At the heart of the relationship is trust crafted by the adviser using “people” skills and industry expertise. According to the Hayne commission these skills were too often used to get a client to buy their master’s product rather than the “best” product for that client. The industry put profit before people and trust in the financial planning industry was damaged. It is now weighed down by compliance obligations adding costs to running a financial planning business.
Can investors trust a Robo adviser?
A report from Oracle reveals that the majority of 9,000 respondents believed consumers trust machines more than human advisers to help manage their personal finances.
Eighty-two per cent of respondents predicted that robots will replace financial advisers by 2026.
A recent Harvard Business School study showed that most people trust an algorithm more than they do the judgement of their fellow humans. The 2020 Robo-advice Report, Investment Trends found that globally, Robo-investing is the fastest growing area of wealth management.
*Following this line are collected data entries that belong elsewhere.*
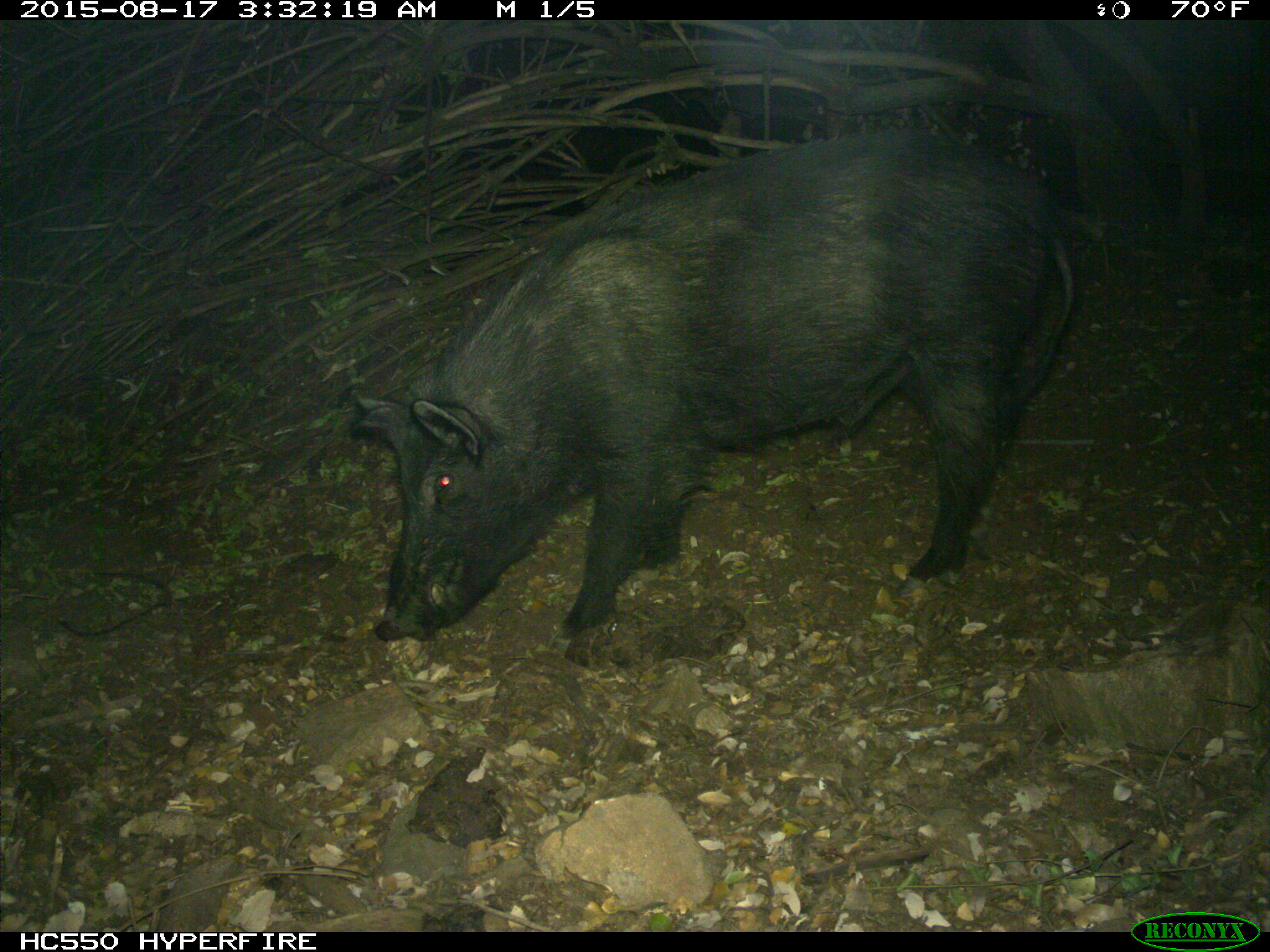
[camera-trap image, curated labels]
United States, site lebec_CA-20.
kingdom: Animalia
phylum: Chordata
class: Mammalia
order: Artiodactyla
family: Suidae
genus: Sus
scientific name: Sus scrofa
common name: wild boar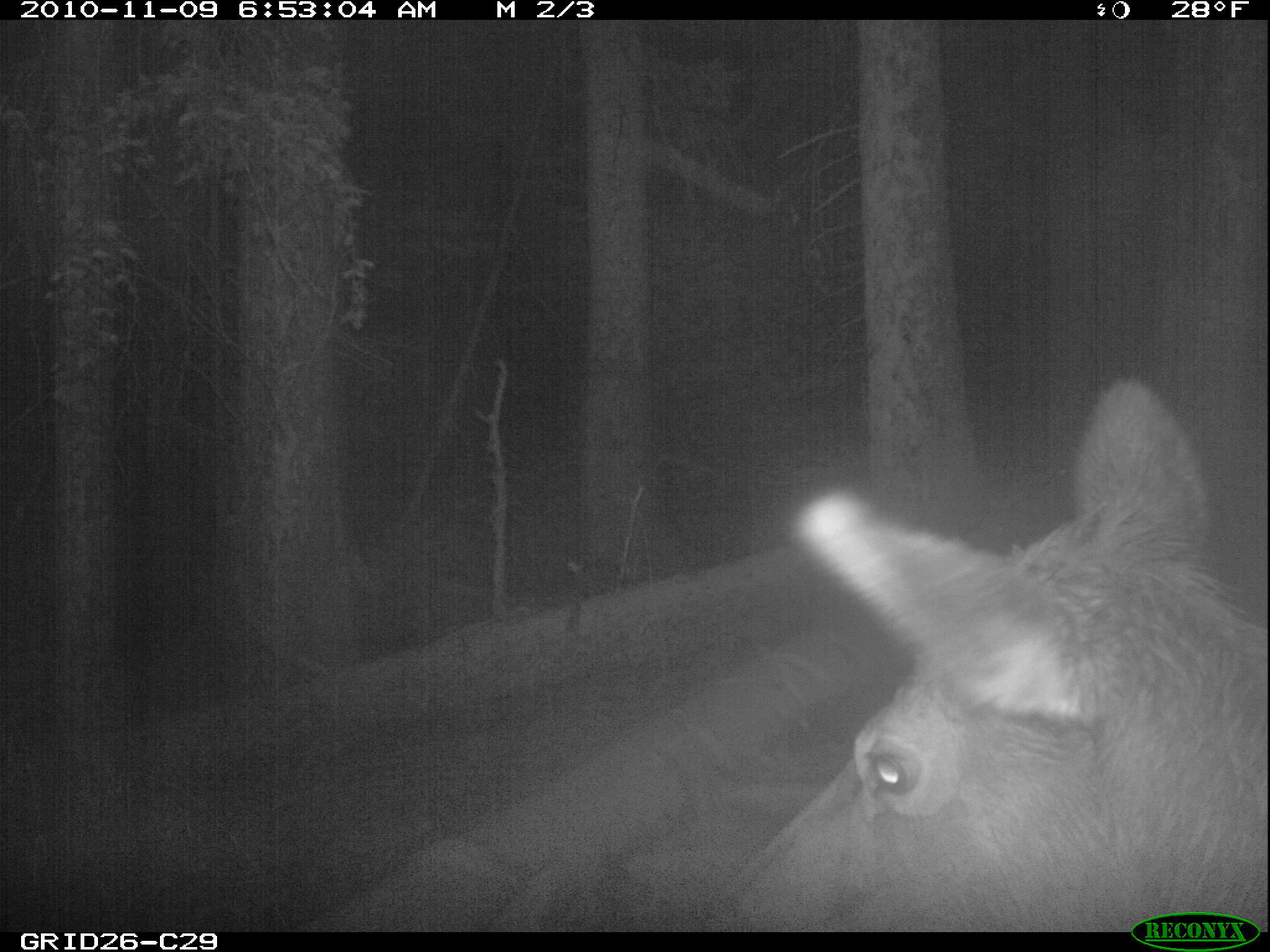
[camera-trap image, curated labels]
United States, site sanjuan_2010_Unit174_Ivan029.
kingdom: Animalia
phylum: Chordata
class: Mammalia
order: Artiodactyla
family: Cervidae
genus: Cervus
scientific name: Cervus elaphus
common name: red deer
Cervus elaphus (red deer).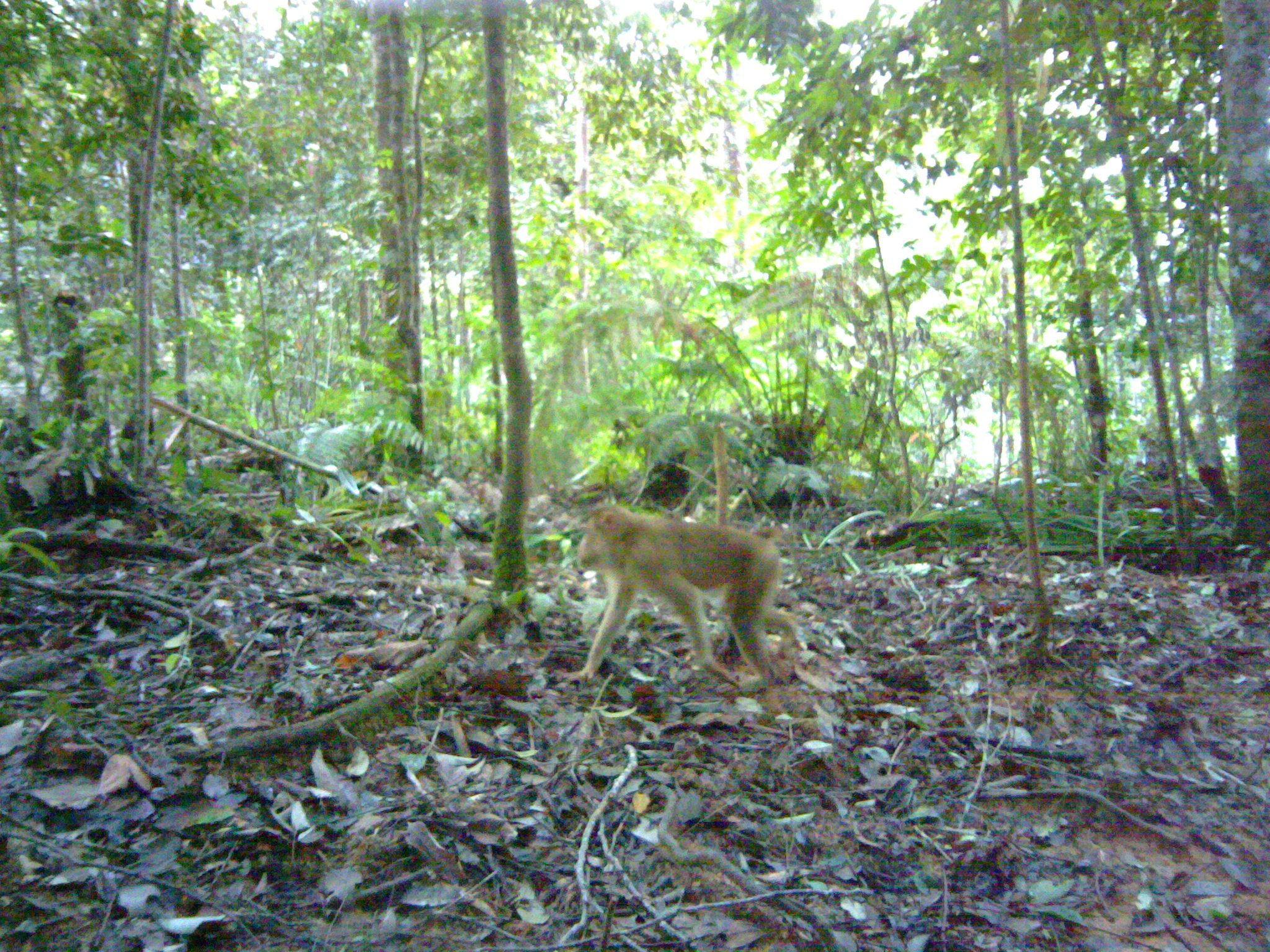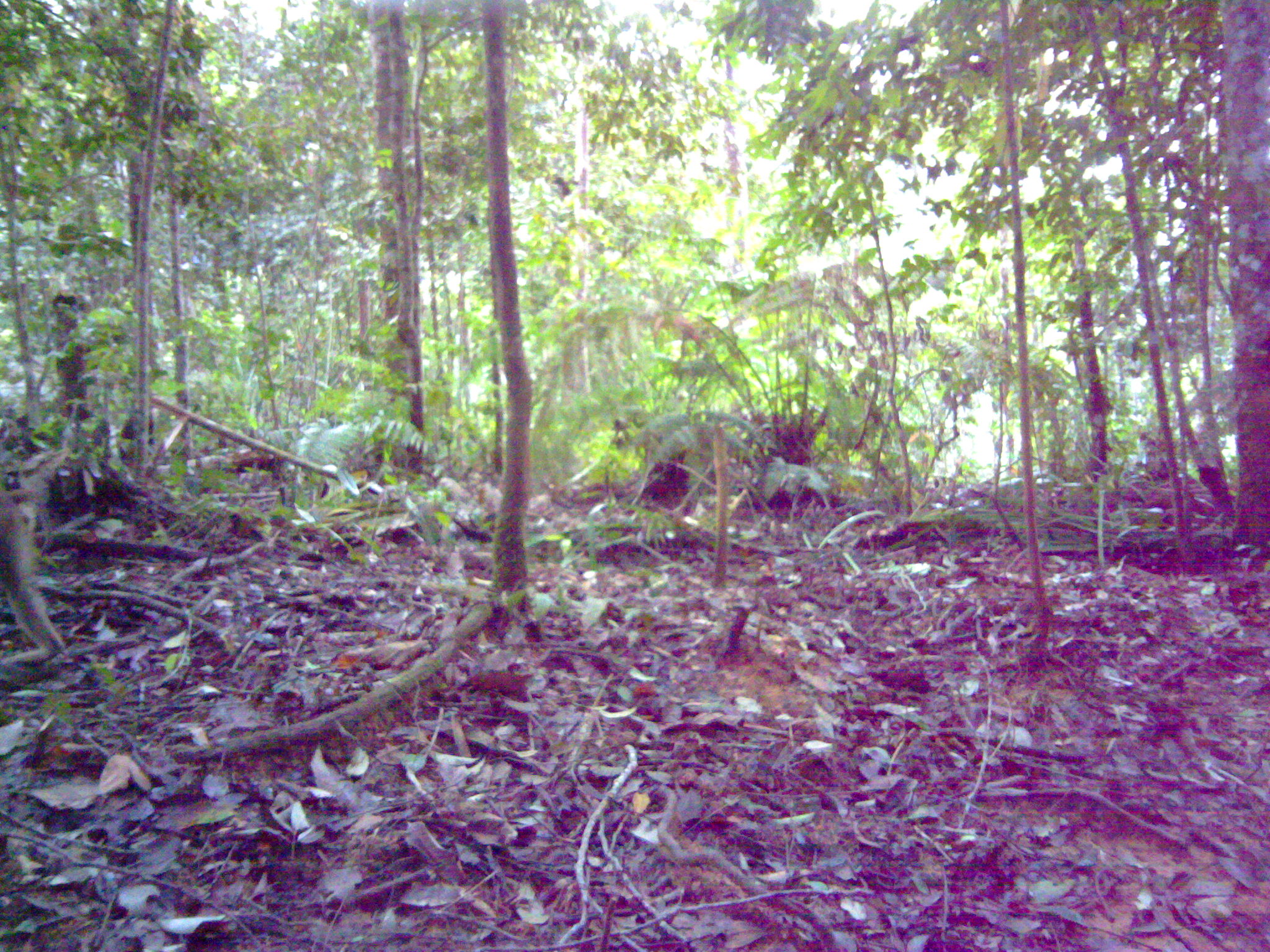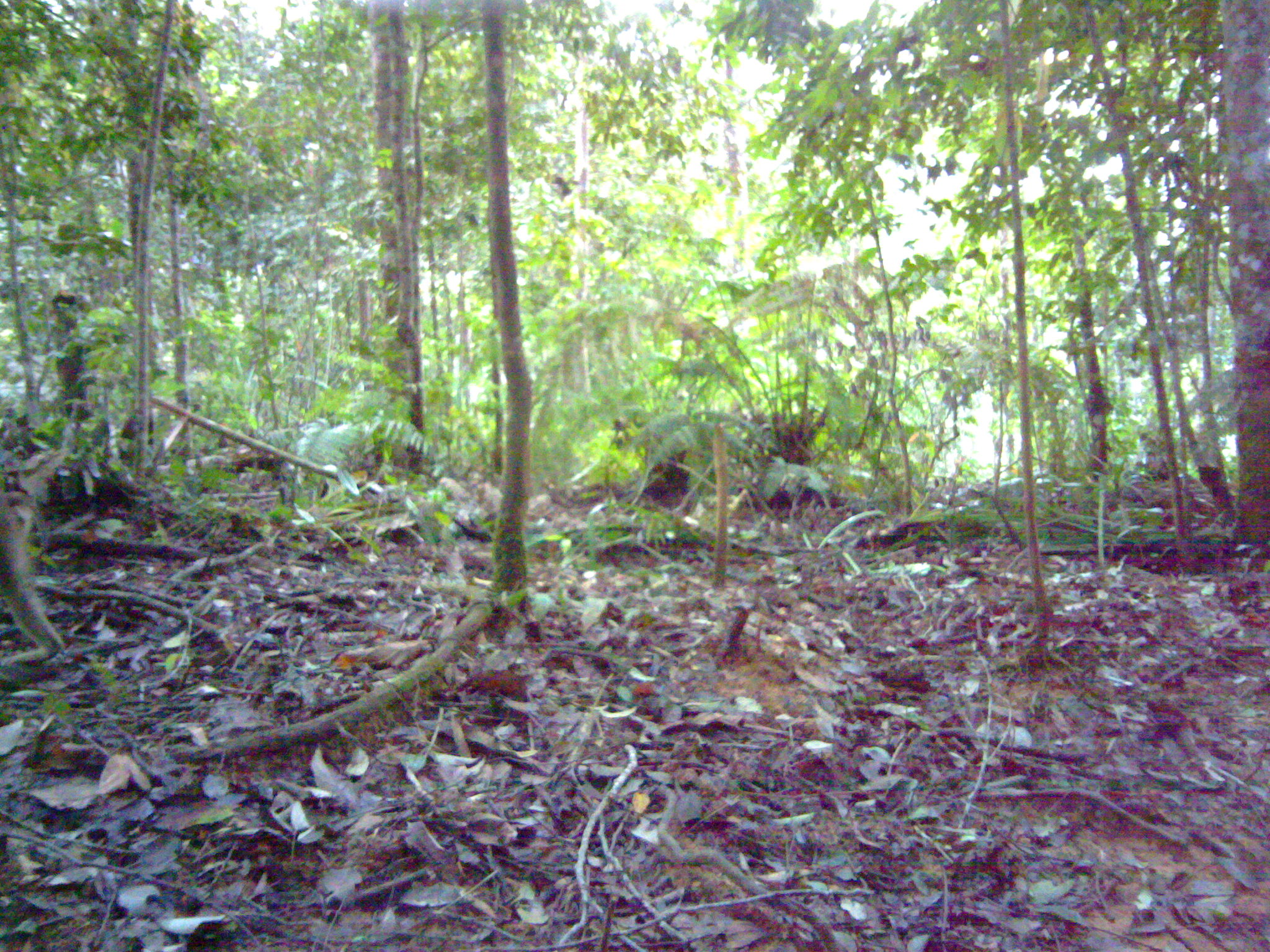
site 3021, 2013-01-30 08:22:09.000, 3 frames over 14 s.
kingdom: Animalia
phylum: Chordata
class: Mammalia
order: Primates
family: Cercopithecidae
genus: Macaca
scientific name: Macaca nemestrina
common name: southern pig-tailed macaque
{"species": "Macaca nemestrina (southern pig-tailed macaque)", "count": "1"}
A study from Deloitte predicts Robo investing will grow to $16 trillion of assets under management by 2025.
Investing with Robo advice is particularly popular with the younger generation. Two-thirds of investors who sign up for Vanguard’s Digital Advisor are either millennials or Gen Z. The average client is 37 years old. Local Robo adviser Stockspot has a similar experience. They looked at 7 years of diverse clients and found only 17% were 50 years of age or older and only 12% had more than 10 years investment experience.
This generation will be the recipients of the greatest transfer of wealth in the history of mankind when their Boomer parents leave this mortal coil. They take advice from YouTube videos like “Mad Money” and “BitBoy”, TikTok “influencers” known as FinTok and chatrooms like the Gamestop chatroom that brought a hedge fund to its knees. Financial advisers are not the gatekeepers here. This horse has bolted.
Will all companies in the future be IT companies? Probably not but if I were a financial advice business, I would embrace new technology and even have an “Intellectual Property” item in my balance sheet that I grew by creating or buying Fintech.